At the time, the Bruins were rolling toward only the 10th 50-win campaign in franchise history, so Sweeney took a swing.

That Nash sustained a concussion and ultimately chose retirement is irrelevant. There is inherent risk with any high-end player acquisition, so bad luck should not steal any of team’s chutzpah.

Nor should memories be so short.

Upon his recent dismissal in Edmonton, erstwhile Bruins GM Peter Chiarelli has been made into a social-media pinata, and some Boston fans have gone so far as to chastise his 2011 deadline trade of Blake Wheeler.

At age 24, Wheeler’s production had regressed (11-16-27 in 58 GP despite averaging 15:02 per game), and a team looking to make a run at the Cup needed to accent its grit so the 2004 fifth overall pick to the Coyotes (Chiarelli signed him in 2008 as a free agent out of the University of Minnesota) was shipped to the Thrashers (Jets) with defenseman Mark Stuart for Rich Peverley and Boris Valabik.

If you recall, it was Peverley who stepped up to Boston’s top line when Nathan Horton was literally knocked out of the Cup final early in Game 3 on a late hit by Vancouver defenseman Aaron Rome.

Eight years later, Wheeler is a hulk of a hockey player, a superstar power forward with 9-52-61 totals in 48 games and captain of a 31-15-2, division leader. When the puck dropped at TD Garden on Tuesday, big No. 26 offered Sweeney a high-definition snapshot of what it looks like when a team has the horses to compete in May. So will his Winnipeg teammates.

Last season’s 50-20-12 finish seduced Boston management into sending New York its first-round draft pick, only to be ragdolled by the Tampa Bay Lightning in a five-game, second-round playoff ouster.

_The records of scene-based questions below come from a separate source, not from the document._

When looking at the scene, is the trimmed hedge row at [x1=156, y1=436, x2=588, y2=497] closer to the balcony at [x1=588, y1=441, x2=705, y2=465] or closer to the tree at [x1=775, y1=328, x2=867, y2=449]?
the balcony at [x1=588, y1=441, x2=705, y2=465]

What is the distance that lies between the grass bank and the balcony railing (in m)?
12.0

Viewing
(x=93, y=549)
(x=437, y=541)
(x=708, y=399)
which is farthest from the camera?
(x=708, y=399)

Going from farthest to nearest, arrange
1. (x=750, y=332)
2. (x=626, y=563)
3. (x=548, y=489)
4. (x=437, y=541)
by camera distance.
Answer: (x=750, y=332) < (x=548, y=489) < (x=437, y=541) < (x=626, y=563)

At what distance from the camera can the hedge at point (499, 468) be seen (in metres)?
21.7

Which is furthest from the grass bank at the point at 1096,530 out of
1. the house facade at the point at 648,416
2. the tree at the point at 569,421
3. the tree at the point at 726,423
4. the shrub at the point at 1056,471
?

With injuries taking big bites out of core players’ seasons, 2018-19 hasn’t been nearly as pretty, and with Montreal and Buffalo crowding an already improving division, a playoff spot is no guarantee.

Pile on with a Winter Classic win and the parallels to what went on with the Bruins a decade ago are striking.

Just like it did when Claude Julien was coaching young players named Wheeler, Krejci and Phil Kessel, winning came so easily it distorted the view of the mountain. The Bruins got a better view of the climb the next year, and that’s what they’re going through now. The aforementioned are all in their 30s, and two of the other three play for other teams.

Assuming they hold onto their playoff spot, the Bruins will be better for the hard miles. The sting of the 2018 postseason and the plight of Nash are still fresh in mind as the Bruins consider their options. And the Lightning (league-leading 37-10-2), a likely second-round playoff opponent, look like an even tougher out this year.

Meantime, Sweeney and his management team have had another crucial year to evaluate and are in a better position to decide which young players the Bruins cannot afford to lose and if there is a deal they won’t regret regardless of what happens from here on out.